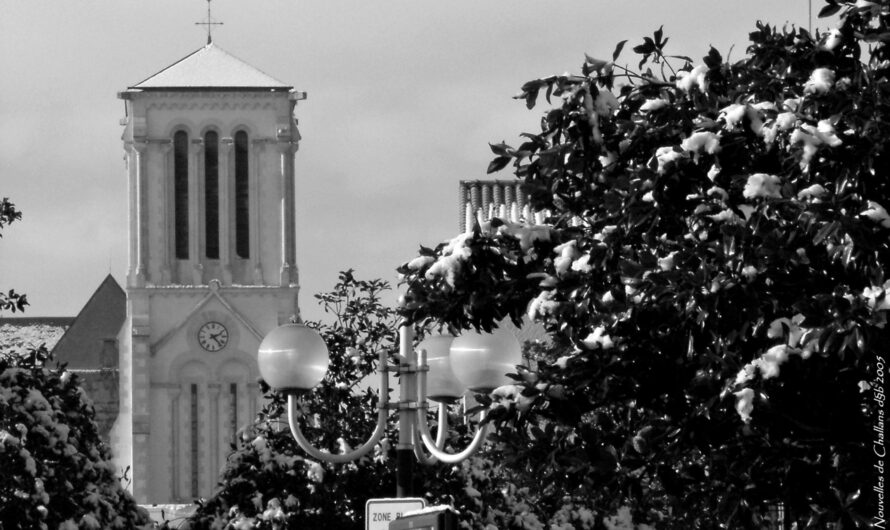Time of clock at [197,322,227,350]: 2:23
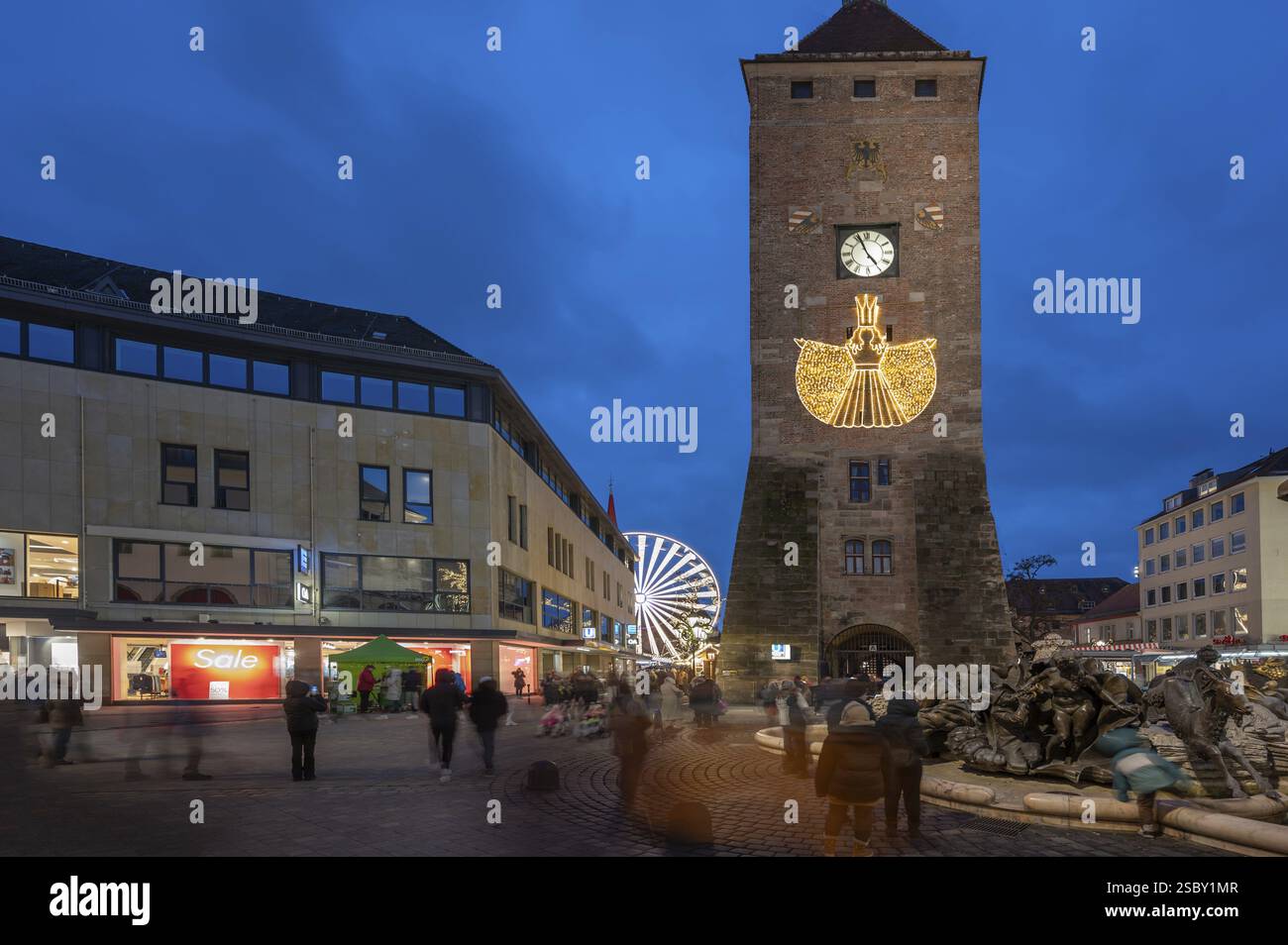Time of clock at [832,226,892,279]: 4:56
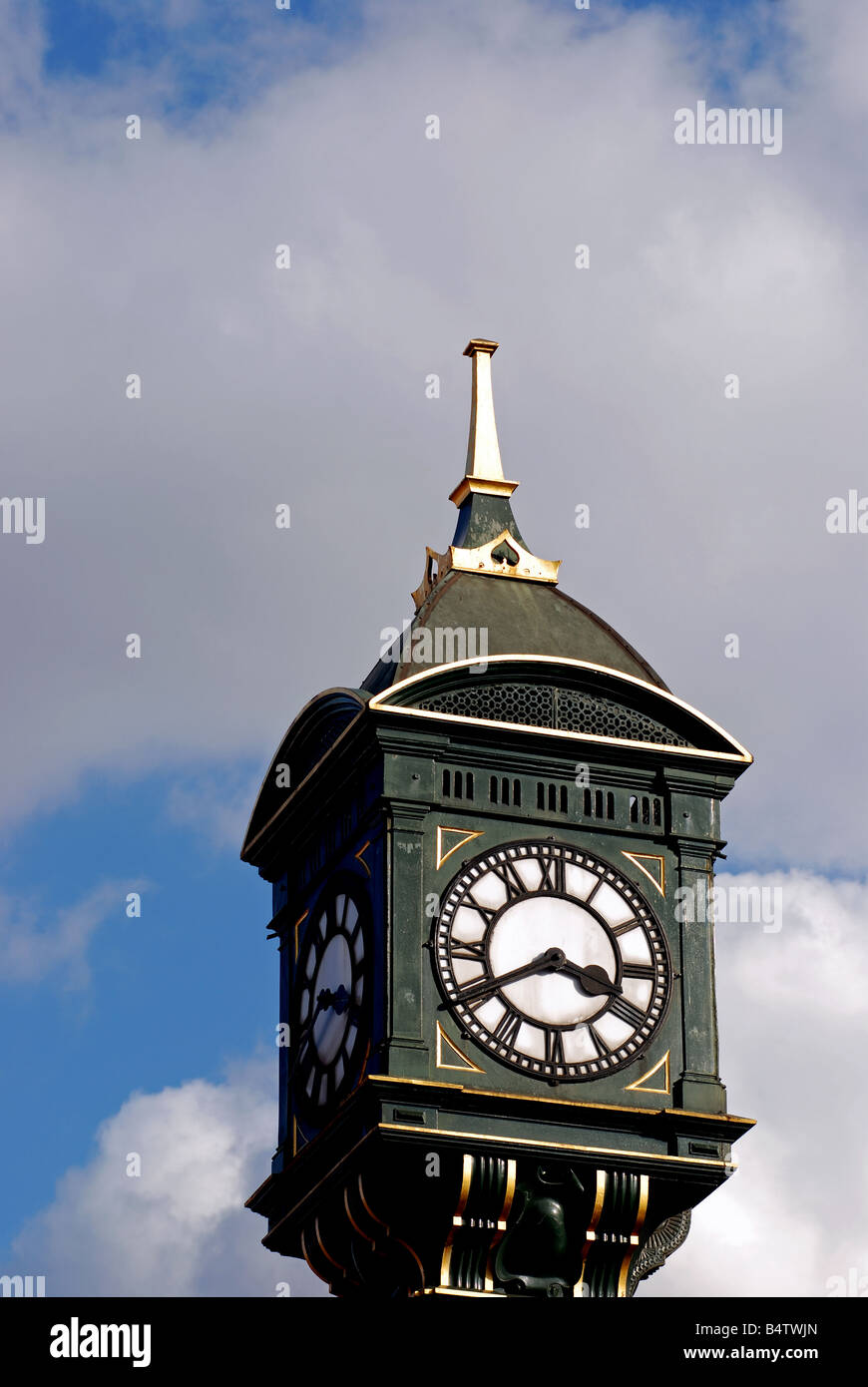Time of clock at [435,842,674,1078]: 3:40
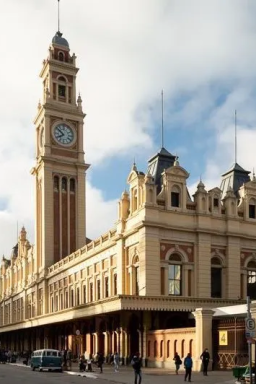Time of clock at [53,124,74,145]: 7:51
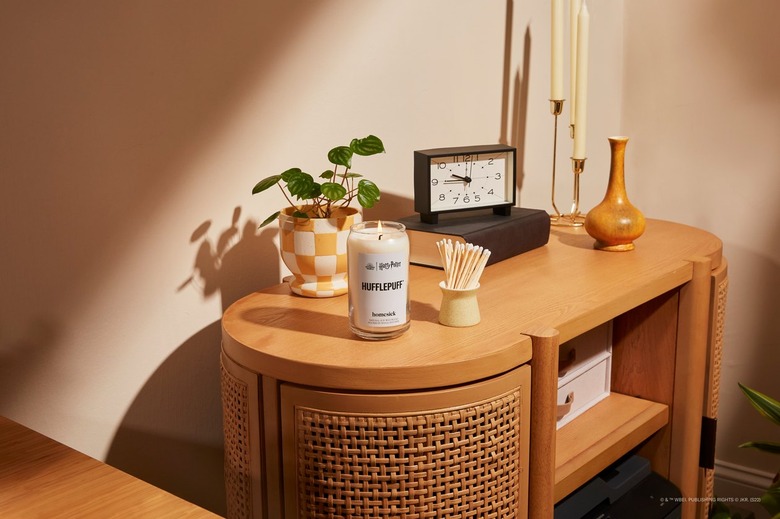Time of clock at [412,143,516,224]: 9:45
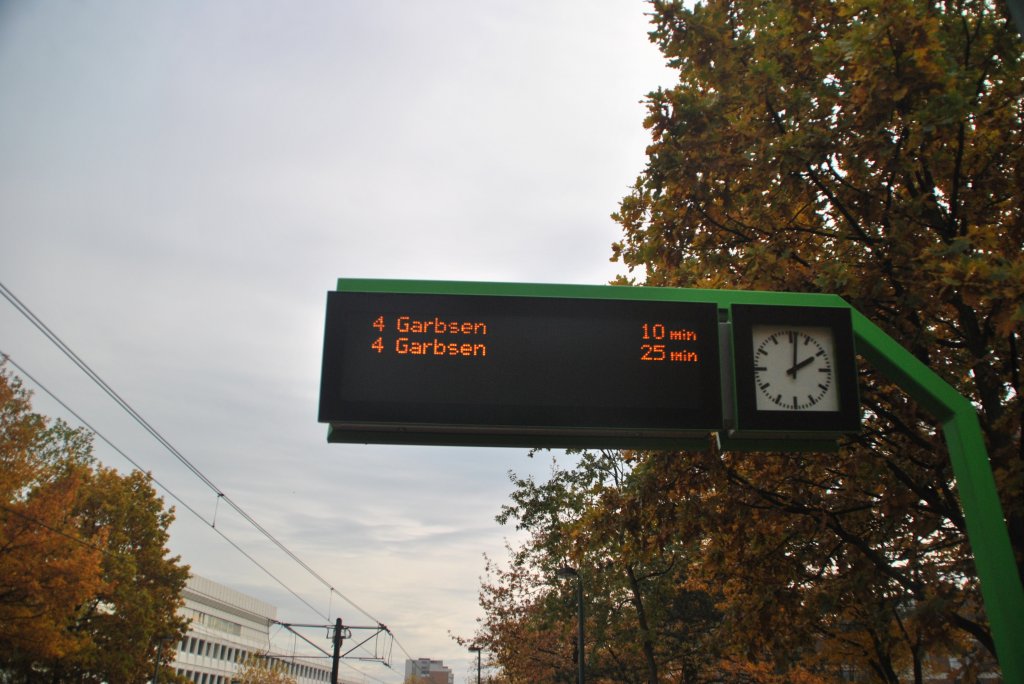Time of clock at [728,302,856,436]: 2:01
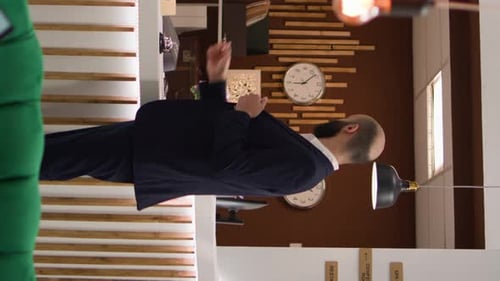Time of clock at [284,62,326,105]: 9:08
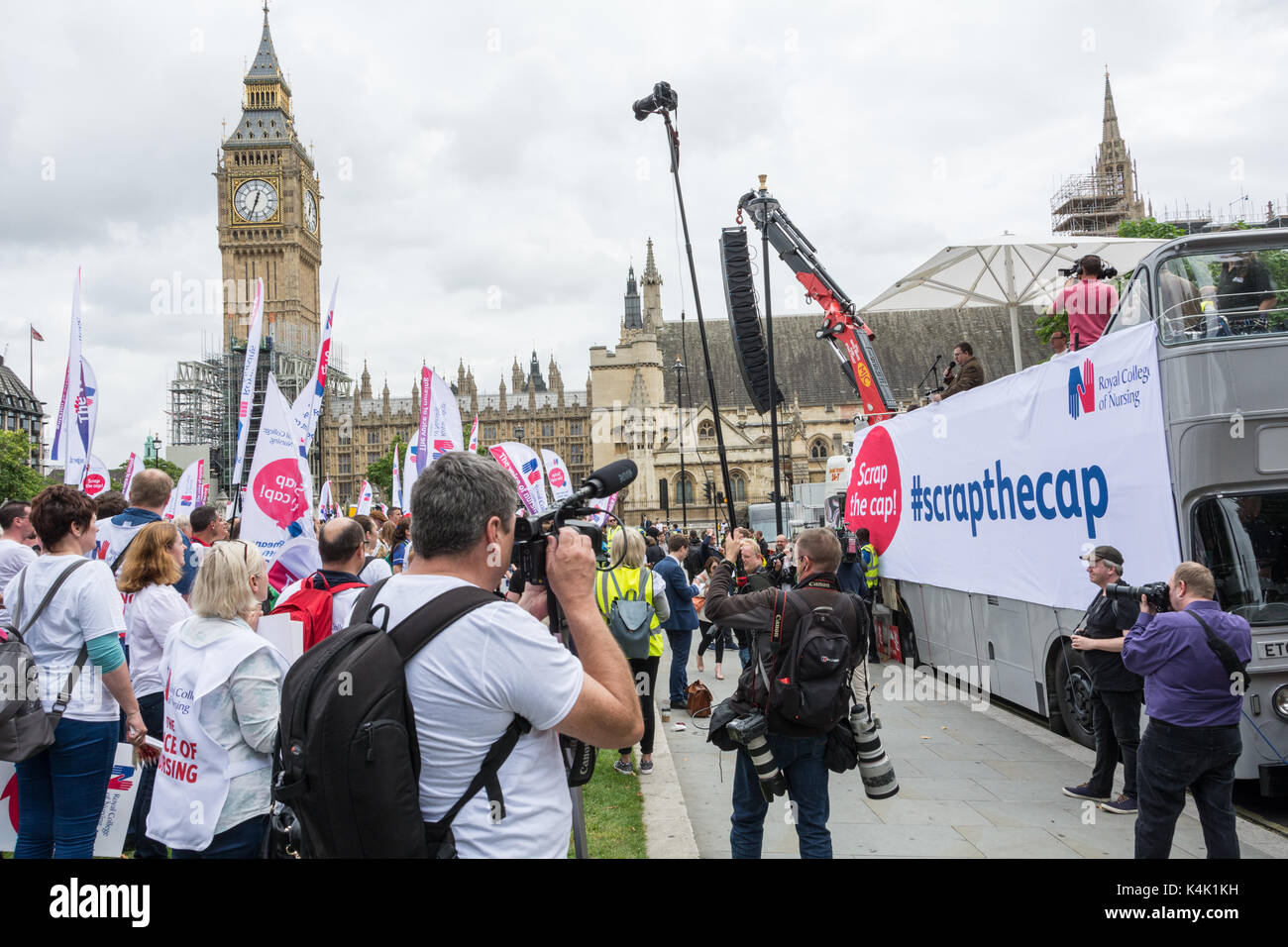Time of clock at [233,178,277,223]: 12:33
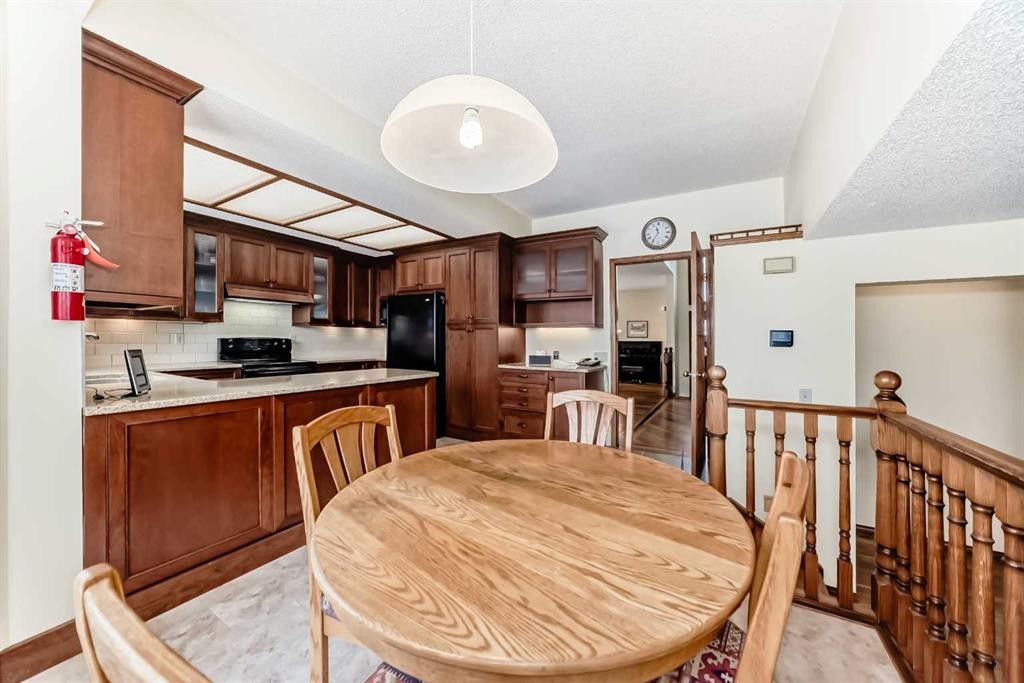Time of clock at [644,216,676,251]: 11:35
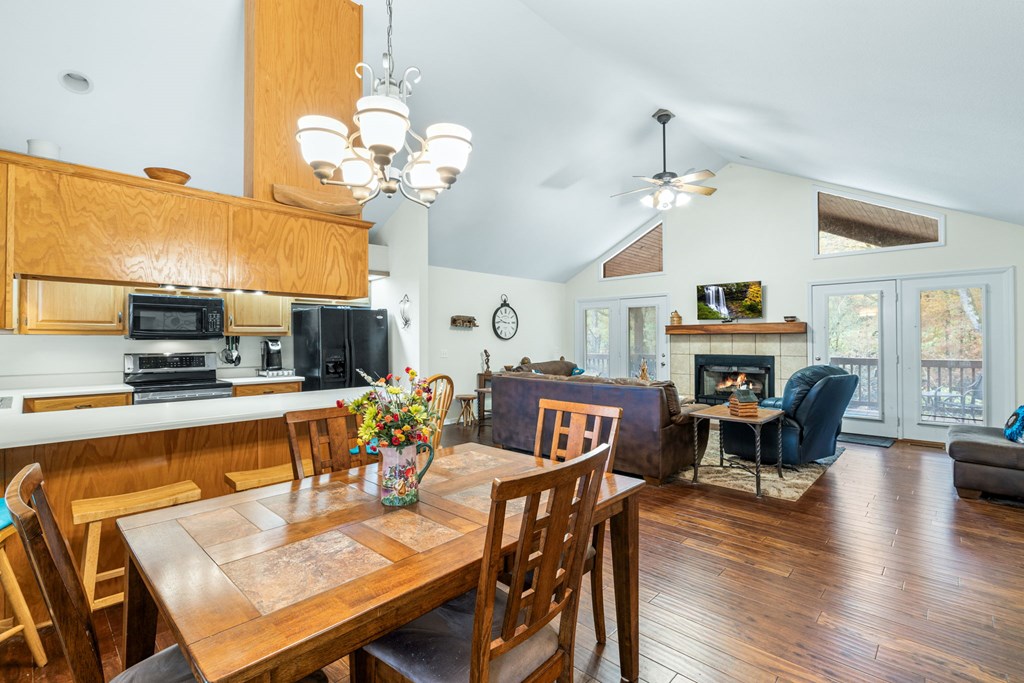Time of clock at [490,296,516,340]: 9:45
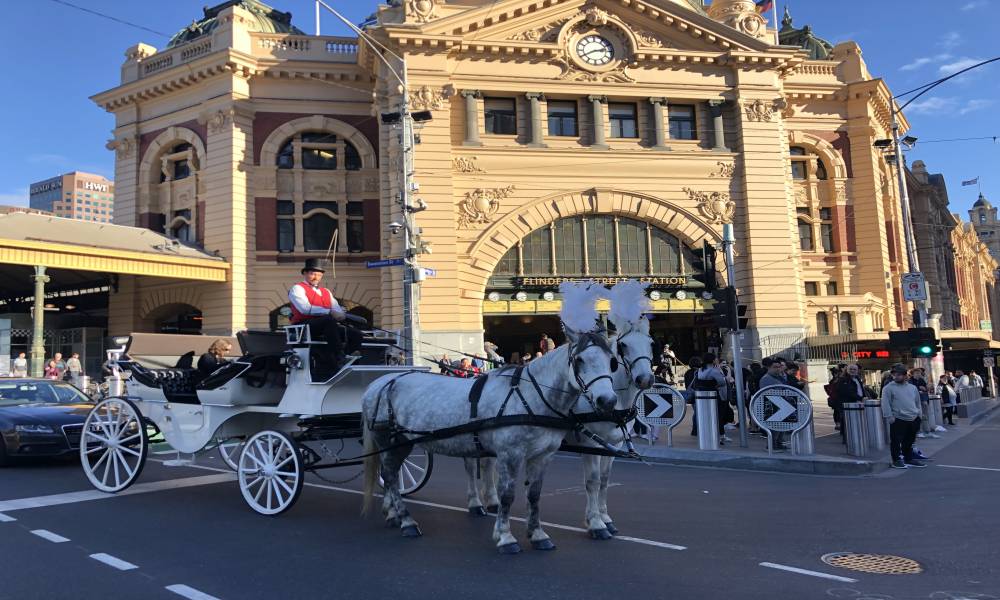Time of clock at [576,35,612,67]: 2:40
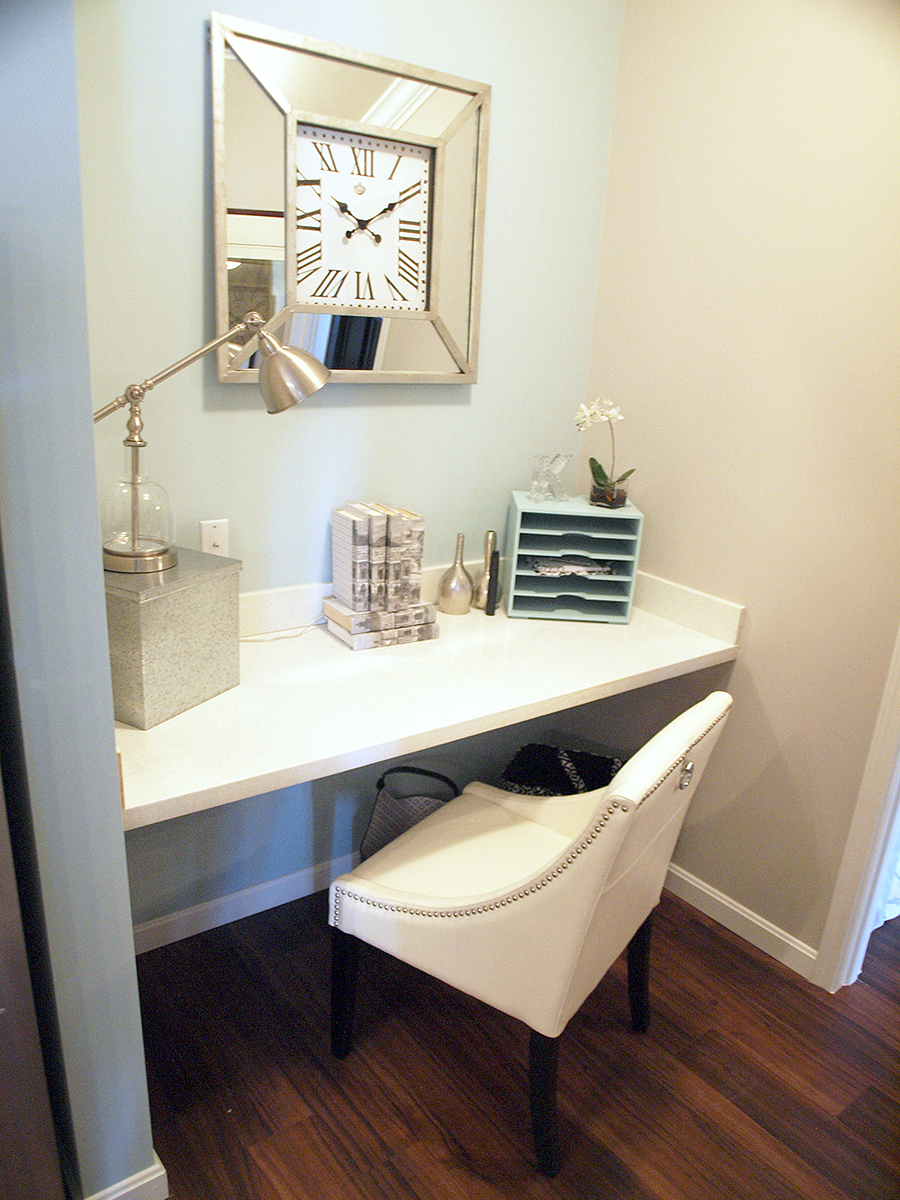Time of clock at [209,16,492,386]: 10:10
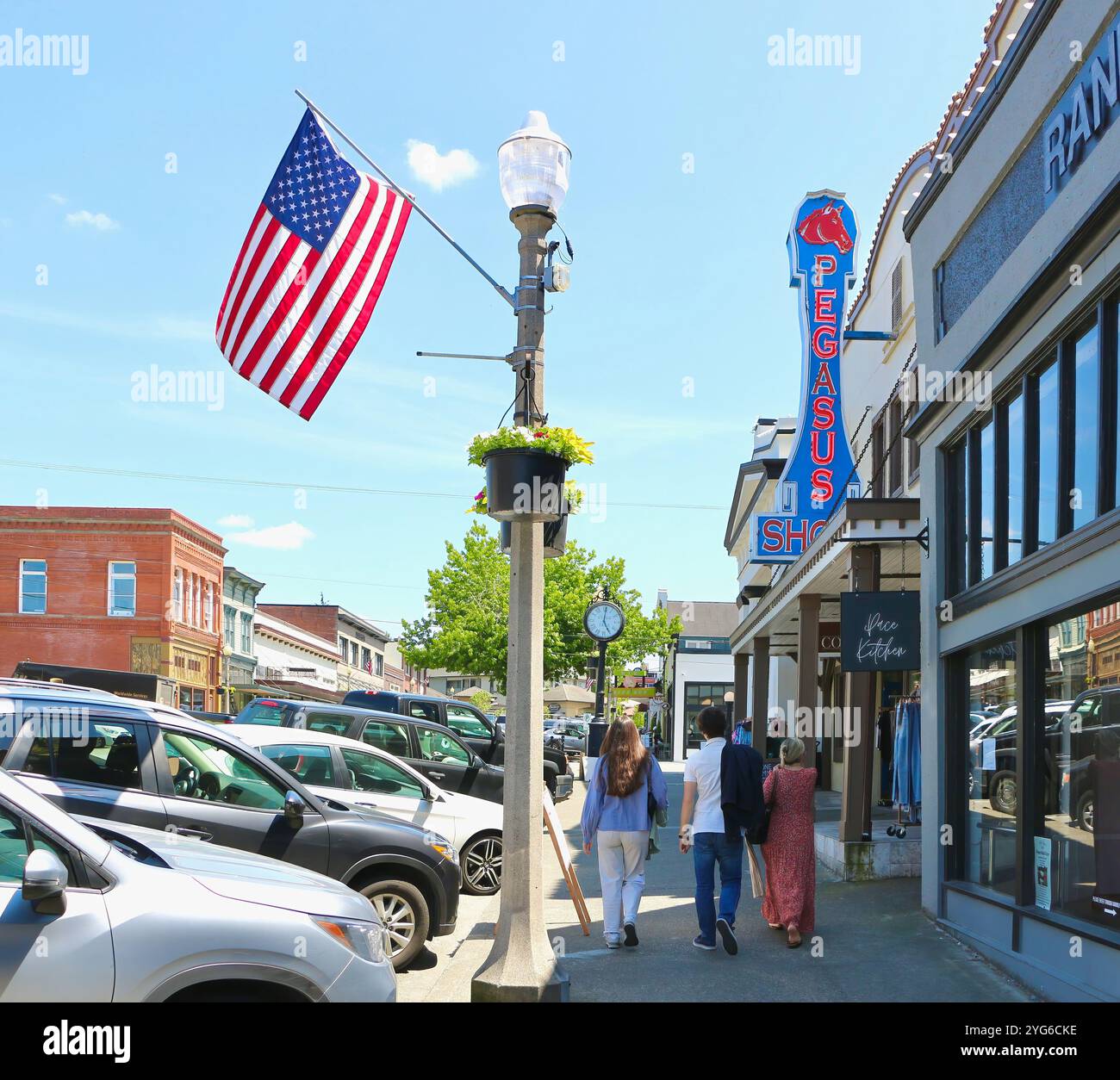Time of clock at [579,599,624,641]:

• **Exercise details**: Could you copy every line of the data above word for word, leaving out the pictures?

• **Result of this exercise**:
Time of clock at [197,322,227,350]: 2:23
Time of clock at [832,226,892,279]: 4:56
Time of clock at [435,842,674,1078]: 3:40
Time of clock at [53,124,74,145]: 7:51
Time of clock at [412,143,516,224]: 9:45
Time of clock at [728,302,856,436]: 2:01
Time of clock at [284,62,326,105]: 9:08
Time of clock at [233,178,277,223]: 12:33
Time of clock at [644,216,676,251]: 11:35
Time of clock at [490,296,516,340]: 9:45
Time of clock at [576,35,612,67]: 2:40
Time of clock at [209,16,492,386]: 10:10
Time of clock at [579,599,624,641]:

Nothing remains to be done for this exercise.